#### [AIM]
Please edit the data below by replacing "widely separated" with "far apart" and leaving everything else unchanged. Omit the pictures from your answer.

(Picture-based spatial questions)

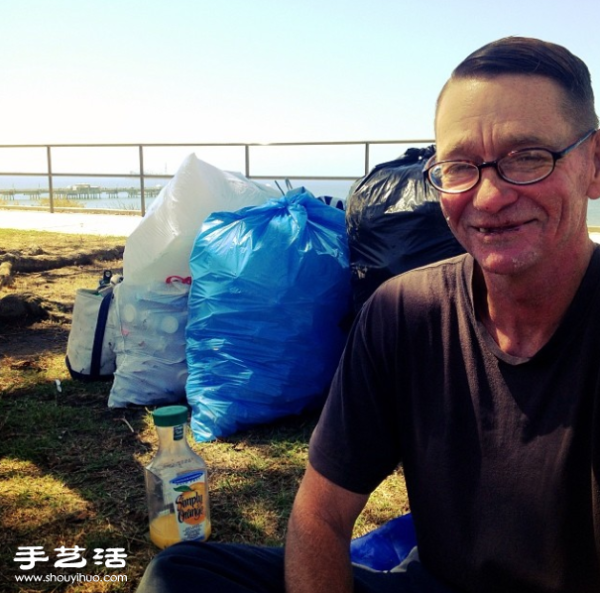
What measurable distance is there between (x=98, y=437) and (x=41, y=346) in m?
1.42

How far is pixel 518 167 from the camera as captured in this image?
1134mm

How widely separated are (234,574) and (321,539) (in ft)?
0.59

#### [RESULT FOR THIS TASK]
What measurable distance is there between (x=98, y=437) and (x=41, y=346) in m?
1.42

How far is pixel 518 167 from the camera as captured in this image?
1134mm

How far apart are (234,574) and (321,539) (in ft)?
0.59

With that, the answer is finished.